Northern District of California Holds Vanity License Plates Are Not Government Speech
California DMV regulations excluding plaintiffs' personalized plates were like the PTO trademark registration restrictions of SLANTS and FUCT — restrictions struck down by the U.S. Supreme Court for violating the First Amendment.
February 16, 2021 at 09:52 AM
9 minute read
This article appeared in The Intellectual Property Strategist, an ALM/Law Journal Newsletters publication that provides a practical source of both business and litigation tactics in the fast-changing area of intellectual property law, including litigating IP rights, patent damages, venue and infringement issues, inter partes review, trademarks on social media – and more.

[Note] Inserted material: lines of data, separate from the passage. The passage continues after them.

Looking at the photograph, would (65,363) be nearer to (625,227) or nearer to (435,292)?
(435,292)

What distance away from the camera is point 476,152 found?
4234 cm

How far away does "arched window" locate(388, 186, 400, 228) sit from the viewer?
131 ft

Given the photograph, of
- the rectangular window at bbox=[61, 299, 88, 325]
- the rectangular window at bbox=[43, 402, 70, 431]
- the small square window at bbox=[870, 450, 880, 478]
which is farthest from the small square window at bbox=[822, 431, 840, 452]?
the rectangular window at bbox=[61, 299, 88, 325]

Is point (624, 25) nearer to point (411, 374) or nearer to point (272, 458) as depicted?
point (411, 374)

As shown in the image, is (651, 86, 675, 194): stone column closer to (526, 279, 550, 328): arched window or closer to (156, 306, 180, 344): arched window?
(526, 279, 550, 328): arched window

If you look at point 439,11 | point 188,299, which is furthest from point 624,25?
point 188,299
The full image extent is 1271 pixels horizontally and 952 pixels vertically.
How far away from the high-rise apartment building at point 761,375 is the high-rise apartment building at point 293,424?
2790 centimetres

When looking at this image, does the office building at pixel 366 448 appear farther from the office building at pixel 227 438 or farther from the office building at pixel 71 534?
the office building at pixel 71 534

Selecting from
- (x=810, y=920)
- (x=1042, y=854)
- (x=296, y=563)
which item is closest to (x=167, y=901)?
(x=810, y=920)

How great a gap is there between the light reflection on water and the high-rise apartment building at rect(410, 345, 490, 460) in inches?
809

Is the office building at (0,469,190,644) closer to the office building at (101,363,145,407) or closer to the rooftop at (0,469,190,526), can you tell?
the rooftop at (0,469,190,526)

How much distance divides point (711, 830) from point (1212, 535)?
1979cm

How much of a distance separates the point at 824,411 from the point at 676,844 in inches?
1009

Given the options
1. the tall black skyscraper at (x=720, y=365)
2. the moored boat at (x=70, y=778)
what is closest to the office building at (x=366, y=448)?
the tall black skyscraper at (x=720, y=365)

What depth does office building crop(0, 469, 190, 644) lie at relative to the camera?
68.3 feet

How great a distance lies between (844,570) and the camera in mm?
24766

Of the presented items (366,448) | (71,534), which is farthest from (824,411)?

Depravity or lust, hostility or prejudice? Whatever those might be. In Ogilvie v. Gordon, No. 20-cv-01707 (N.D. Cal. Nov. 24, 2020), the Northern District of California found that California DMV regulations excluding plaintiffs' personalized plates were like the PTO trademark registration restrictions of SLANTS and FUCT — restrictions struck down by the U.S. Supreme Court for violating the First Amendment. The district court followed the Supreme Court in the trademark cases Matal v. Tam, 137 S. Ct. 1744 (2017) and Iancu v. Brunetti, 139 S. Ct. 2294 (2019), finding the PTO's refusal to register certain trademarks was improper viewpoint discrimination. The result for would-be vanity license plates holders? The California DMV may not prevent registration of vanity plates like QUEER, BO1LUX, DUK N A, or OGWOOLF.